Si gettano tra le fiamme del pullman a Mestre
Boubacar Toure, operaio di ventisette anni di origini gambiane, e il suo collega, Godstime Erheneden, operaio nigeriano di trent’anni, non hanno esitato a gettarsi tra le fiamme per cercare di mettere in salvo quante più vite possibile. Con le mani ustionate, gli occhi pieni delle immagini dei volti delle persone che non ce l’hanno fatta, Boubakar racconta:
«Stavo cucinando del riso e ho sentito un rumore fortissimo: pensavo fosse un terremoto. Poi è corso il mio amico Godstime, mi ha detto che aveva visto cadere un autobus dal cavalcavia».
I due si precipitano, i momenti seguenti sono concitati e accompagnati da un senso di speranza: tra il rogo che avvolge il pullman, gli operai riescono a salvare quattro persone, persino un cane, sottolinea Boubakar. Ma per molti è troppo tardi.
Salvare quante più vite possibile
Nella disperazione del momento, l’unico pensiero dei due operai è stato quello di salvare quante più persone possibile. Boubakar ha riportato ustioni alle mani e Godstime nella concitazione del momento ha perso le scarpe, ma entrambi erano determinati a non fermarsi. Le fiamme però erano alte, troppo per permettergli di continuare:
«Volevo salvare ancora quelle persone che gridavano, ma le fiamme stavano crescendo e sono diventate troppo alte. Mi sono dovuto arrendere.»
Il pullmann della società La Linea è precipitato martedì 3 ottobre a Mestre, dalla sopraelevata che permette il collegamento con Marghera e l’autostrada A4. A bordo trentanove persone.
La dinamica dell’incidente
L’autista di quarant’anni, Alberto Rizzuto, morto tragicamente sul colpo, fa parte delle ventuno persone dichiarate decedute. Un ultimo messaggio dell’uomo lasciato su Facebook alle 18.30, un’ora e mezza prima della strage, recita: “Shuttle to Venice” (ovvero, navetta per Venezia). Un messaggio che lascia l’amaro in bocca, che parla di un viaggio di vita spezzato.
La Procura di Venezia ha aperto un fascicolo di inchiesta sulla strage, per accertare le dinamiche dell’accaduto.
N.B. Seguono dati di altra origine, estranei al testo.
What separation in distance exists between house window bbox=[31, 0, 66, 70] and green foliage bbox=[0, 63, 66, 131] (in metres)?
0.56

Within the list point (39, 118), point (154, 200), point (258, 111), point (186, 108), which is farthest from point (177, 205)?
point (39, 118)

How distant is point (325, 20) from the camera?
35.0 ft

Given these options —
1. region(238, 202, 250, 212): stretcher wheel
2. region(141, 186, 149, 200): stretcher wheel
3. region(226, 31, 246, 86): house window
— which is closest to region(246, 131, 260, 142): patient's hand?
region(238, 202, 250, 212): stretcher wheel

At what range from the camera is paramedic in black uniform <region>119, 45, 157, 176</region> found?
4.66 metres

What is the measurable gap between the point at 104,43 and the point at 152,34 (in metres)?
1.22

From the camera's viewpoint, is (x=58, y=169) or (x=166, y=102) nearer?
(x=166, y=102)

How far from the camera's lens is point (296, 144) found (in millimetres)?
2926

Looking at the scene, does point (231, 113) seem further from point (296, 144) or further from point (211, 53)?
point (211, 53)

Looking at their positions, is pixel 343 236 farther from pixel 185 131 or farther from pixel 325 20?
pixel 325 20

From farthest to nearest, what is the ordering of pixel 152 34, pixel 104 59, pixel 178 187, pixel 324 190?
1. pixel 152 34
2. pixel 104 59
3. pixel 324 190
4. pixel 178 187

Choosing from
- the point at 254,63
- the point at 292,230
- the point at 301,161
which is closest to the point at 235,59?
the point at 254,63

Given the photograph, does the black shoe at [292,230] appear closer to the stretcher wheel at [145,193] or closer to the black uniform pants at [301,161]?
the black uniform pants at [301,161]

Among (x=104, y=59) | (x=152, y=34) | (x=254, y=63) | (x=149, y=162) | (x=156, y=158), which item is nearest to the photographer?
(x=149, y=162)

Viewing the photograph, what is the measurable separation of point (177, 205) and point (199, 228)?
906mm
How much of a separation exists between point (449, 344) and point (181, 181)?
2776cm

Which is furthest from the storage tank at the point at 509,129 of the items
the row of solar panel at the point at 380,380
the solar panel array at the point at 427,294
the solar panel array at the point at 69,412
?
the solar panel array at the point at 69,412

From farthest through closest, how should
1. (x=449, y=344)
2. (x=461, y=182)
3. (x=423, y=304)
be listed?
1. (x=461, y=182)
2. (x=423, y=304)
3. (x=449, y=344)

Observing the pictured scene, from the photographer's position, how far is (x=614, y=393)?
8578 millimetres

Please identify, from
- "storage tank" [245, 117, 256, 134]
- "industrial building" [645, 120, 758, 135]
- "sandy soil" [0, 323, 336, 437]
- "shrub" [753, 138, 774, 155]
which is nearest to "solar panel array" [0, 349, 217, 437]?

Resta sconcerto e dolore per tutti quelli che non ce l’hanno fatta, per la disperazione sui volti dei sopravvissuti, per le ferite di chi ancora deve guarire. Ma il racconto dell’intervento di Boubacar e del suo amico Godstime, in qualche modo, lascia un messaggio di speranza: gli eroi, anche senza mantelli, esistono e spesso sono in mezzo a noi. Ogni vita, anche una soltanto, è preziosa.